Мать взволнованно отставила прялку:
— Да неужто ж они снова войной пойдут на нас?
— А то постесняются?! — воскликнул Андрияка. — Это вам, брат, класс на класс… Вырвали передышку, а там, смотри, снова…
Скрипнула дверь — вошла Вутанька.
— Вот он где! — сказала, увидев Андрияку. — А тебя там уже ищут повсюду.
— Кто?
— Продотряд из волости прибыл!
Андрияка поднялся, собираясь уходить.
— Ты уж тут, дружище, поскорее выздоравливай, — кивнул он Даньку. — Жизнь, брат, зовет таких, как ты… Фершала не надо?
— От фершалов сбежал, — улыбнулся парень.
— А то у нас есть тут, за рекой, один коновал. — Оторвав зубами кусок газеты, Федор стал ловко сворачивать одной рукой цигарку. — Днем старикам грыжи вправляет, а ночью тайком мыло варит, думает, что мы не знаем.
— Не мылится его мыло, — раздеваясь, шутя бросила Вутанька.
— А знаешь, почему не мылится? Потому что с петлюровским оно у него душком.
Федор подошел к печи:
— А ну-ка, Вутанька, огоньку.
Вутанька выгребла ему целую пригоршню яркого, как вишня, жару.
Федор прикурил и, не прощаясь, вышел из хаты.
— Напугал же он меня! — с облегчением вздохнула мать. — Чтоб ему пусто было!.. Думала уже, что пришел снимать с бабы допрос.
— Это вам наука, — сказала Вутанька весело и, пряча за икону квитанцию, добавила: — Если Огиенко спросит, чтоб знали, — вот где его хлеб!

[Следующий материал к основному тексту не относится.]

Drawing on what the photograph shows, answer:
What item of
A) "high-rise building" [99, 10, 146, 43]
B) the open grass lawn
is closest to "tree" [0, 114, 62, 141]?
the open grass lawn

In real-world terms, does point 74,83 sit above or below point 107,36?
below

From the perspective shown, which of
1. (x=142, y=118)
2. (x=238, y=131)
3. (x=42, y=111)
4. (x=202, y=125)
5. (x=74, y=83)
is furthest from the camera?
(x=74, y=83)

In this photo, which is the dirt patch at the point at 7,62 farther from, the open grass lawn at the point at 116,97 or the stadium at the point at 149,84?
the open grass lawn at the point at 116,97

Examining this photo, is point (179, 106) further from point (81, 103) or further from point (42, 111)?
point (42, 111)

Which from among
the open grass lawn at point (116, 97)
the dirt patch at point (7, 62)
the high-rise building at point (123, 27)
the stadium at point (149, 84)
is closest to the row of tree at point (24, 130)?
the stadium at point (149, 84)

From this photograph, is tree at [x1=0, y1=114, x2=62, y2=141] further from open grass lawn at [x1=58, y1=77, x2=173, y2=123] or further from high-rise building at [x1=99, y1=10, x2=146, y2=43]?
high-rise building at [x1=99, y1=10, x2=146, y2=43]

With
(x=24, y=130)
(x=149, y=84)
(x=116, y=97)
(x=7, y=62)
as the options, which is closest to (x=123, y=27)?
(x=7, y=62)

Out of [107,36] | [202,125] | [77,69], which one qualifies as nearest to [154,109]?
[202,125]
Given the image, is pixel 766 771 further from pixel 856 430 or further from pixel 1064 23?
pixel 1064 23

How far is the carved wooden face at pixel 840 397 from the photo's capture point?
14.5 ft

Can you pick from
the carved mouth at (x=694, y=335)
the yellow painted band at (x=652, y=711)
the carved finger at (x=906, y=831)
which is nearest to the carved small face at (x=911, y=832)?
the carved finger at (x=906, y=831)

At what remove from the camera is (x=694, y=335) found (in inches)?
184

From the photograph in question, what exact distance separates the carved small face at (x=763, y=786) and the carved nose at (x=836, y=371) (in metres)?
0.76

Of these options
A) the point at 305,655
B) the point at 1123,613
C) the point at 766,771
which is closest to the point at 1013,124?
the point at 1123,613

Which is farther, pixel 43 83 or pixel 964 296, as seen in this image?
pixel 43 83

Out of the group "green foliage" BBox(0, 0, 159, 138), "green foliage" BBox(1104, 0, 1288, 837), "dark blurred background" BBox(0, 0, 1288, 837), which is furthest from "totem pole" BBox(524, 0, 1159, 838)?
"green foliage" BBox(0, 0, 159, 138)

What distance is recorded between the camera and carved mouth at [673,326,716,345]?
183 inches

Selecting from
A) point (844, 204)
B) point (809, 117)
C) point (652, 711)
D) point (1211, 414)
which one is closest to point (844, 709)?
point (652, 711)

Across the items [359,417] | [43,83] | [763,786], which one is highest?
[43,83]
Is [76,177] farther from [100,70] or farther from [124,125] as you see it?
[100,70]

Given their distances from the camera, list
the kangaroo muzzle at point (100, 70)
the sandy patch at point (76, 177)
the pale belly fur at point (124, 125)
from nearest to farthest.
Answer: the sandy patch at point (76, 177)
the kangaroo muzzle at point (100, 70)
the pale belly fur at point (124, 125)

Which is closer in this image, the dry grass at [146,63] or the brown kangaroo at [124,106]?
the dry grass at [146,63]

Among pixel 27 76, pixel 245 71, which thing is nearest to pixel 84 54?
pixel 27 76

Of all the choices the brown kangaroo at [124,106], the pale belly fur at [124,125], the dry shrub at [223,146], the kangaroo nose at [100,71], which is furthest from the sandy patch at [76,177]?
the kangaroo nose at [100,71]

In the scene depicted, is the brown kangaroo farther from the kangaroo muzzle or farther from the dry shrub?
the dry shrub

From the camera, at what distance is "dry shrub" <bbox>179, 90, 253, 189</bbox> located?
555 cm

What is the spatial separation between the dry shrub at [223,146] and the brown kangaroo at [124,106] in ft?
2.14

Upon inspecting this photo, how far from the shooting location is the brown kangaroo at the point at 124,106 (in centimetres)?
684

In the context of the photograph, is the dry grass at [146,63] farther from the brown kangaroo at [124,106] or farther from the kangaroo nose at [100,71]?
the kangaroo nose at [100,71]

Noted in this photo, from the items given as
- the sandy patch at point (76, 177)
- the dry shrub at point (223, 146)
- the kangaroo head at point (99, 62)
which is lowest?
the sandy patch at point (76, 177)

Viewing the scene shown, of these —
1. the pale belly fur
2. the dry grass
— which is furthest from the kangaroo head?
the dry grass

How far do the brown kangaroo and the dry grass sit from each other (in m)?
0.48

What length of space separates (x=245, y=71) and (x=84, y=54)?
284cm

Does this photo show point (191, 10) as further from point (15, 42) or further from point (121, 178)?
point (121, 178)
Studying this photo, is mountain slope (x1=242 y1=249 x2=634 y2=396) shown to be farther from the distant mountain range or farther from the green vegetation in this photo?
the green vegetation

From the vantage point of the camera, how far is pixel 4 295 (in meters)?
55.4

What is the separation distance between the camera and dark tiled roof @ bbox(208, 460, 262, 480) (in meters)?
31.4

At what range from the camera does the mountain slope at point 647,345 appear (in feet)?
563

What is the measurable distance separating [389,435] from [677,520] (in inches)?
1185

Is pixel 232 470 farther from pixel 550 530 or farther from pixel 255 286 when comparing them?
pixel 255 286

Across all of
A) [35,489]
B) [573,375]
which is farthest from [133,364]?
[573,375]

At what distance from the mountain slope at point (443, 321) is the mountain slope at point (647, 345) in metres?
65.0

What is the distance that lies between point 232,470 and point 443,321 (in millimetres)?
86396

Вечером, только зажгли каганец, в дом к Яресько явился Нестор Цымбал, привел на постой бойца- продотрядника. Пока Цымбал оживленно объяснял хозяйкам, что ставит им постояльца непривередливого и к тому же «всего на одну ночь», сам постоялец, темнолицый, с подстриженными усами, пожилой уже человек, щурясь, горбился у порога, видно, неловко чувствуя себя оттого, что его непрошеным гостем навязывают в чужой дом незнакомым людям. Он и кепку не снимал, словно боялся, что его не примут здесь, не снимал и винтовки с плеча, — она висела на нем как-то нестрашно, по-домашнему: прикладом вверх, дулом вниз. Заметив смущение приезжего, Вутанька поспешила к нему.
— Раздевайтесь, пожалуйста! — зазвенел ее приветливый голосок. — Вешайте вот сюда!.. Места хватит.
— Мне подушек не нужно, — криво улыбнулся постоялец, словно оправдываясь. — Я на полу, на соломке.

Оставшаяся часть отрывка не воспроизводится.